USING THE INFORMATION -
• A. Using the passage on the Gibson ruling, answer each question on its own line, marked (i), (ii), (iii):
(i) On what date did the High Court uphold the CEO's conviction?
(ii) How old was Pala'amo Kalati when he died?
(iii) What fine and what costs was Gibson ordered to pay?
• B. Can you take the passage on the Gibson ruling further, picking up after its last sentence?

··· PASSAGE SHOWN ···

High Court confirms CEO health and safety duty extends beyond governance

Judgment sets new benchmark for officer liability in large New Zealand companies

High Court confirms CEO health and safety duty extends beyond governance

New Zealand's High Court upheld a large company CEO's health and safety conviction on 31 March 2026, in what counsel described as a first. 

In Gibson v Maritime New Zealand [2026] NZHC 813, Justice Gault dismissed both the conviction and sentence appeals of Anthony Michael Gibson, the former chief executive officer of Ports of Auckland Limited (POAL). The decision examined the due diligence obligations of officers of large, complex organisations under the Health and Safety at Work Act 2015 (HSWA). 

In the early hours of 30 August 2020, lasher Pala'amo Kalati died when a shipping container fell on him aboard the MV Constantinos P at the Port of Auckland. He was 31 years old. Maritime New Zealand (MNZ) charged Gibson under ss 44 and 48 of HSWA, and in the alternative s 49, for failing to exercise due diligence as an officer of POAL. 

POAL itself pleaded guilty to two separate charges: an operational failure on 30 August 2020, accepting liability for its ship leading hand who directed Kalati and a fellow lasher to work in the bay adjacent to where the crane was operating; and systemic failures between 31 May 2019 and 31 August 2020, including failing to provide and maintain a safe system of work by developing and clearly documenting adequate and effective exclusion zones around operating cranes, provide effective training and instruction to workers on working safely around operating cranes, carry out effective supervision, monitoring and audits to ensure that workers were complying with established safe systems of work and not developing unsafe work cultures, conduct an appropriate risk assessment relating to the removal of the Lash Leading Hand role in response to the COVID-19 pandemic, and provide effective training, instruction, and supervision to ship leading hands and crane operators when requiring them to assume the responsibilities of lash leading hands. 

Following a seven-week judge-alone trial, the Auckland District Court convicted Gibson on 26 November 2024, while acquitting him of a separate particularised failure relating to an operational change made during COVID-19 in response to pandemic conditions and social distancing requirements. The court sentenced him to a fine of $130,000 and ordered him to pay costs of $60,000 on 21 February 2025.

··· DATA BELOW ···

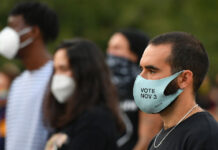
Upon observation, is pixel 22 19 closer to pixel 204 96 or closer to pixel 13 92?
pixel 13 92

···

PER-TASK OUTPUTS -
• A.
(i) 31 March 2026
(ii) 31 years old
(iii) A fine of $130,000 and costs of $60,000

• B.
Reasonable officer standard 

Gibson's counsel argued the trial judge set the standard too high and conflated POAL's duties with Gibson's personal obligations. Justice Gault rejected this. Under s 44(2) of HSWA, an officer of a PCBU must exercise the care, diligence, and skill that a reasonable officer would exercise in the same circumstances, taking into account (without limitation) the nature of the business or undertaking and the position of the officer and the nature of the responsibilities undertaken by the officer. 

The court found Gibson failed to take reasonable steps to ensure POAL maintained a clearly documented, effectively implemented, and appropriate exclusion zone around operating cranes and failed to verify that those processes were working. The judgment confirmed this assessment involved an evaluative, fact-specific inquiry focused on what further reasonable steps a reasonable officer would have taken. 

The court drew a careful distinction between the Board's ultimate governance oversight and Gibson's executive responsibility. While the Board held ultimate oversight of health and safety, that did not remove Gibson's obligation at the executive level. His responsibility extended to taking reasonable steps to implement and monitor POAL's health and safety processes. The court confirmed that an officer cannot simply rely on subordinates without proper enquiry, but may reasonably rely on others where that reliance is appropriate.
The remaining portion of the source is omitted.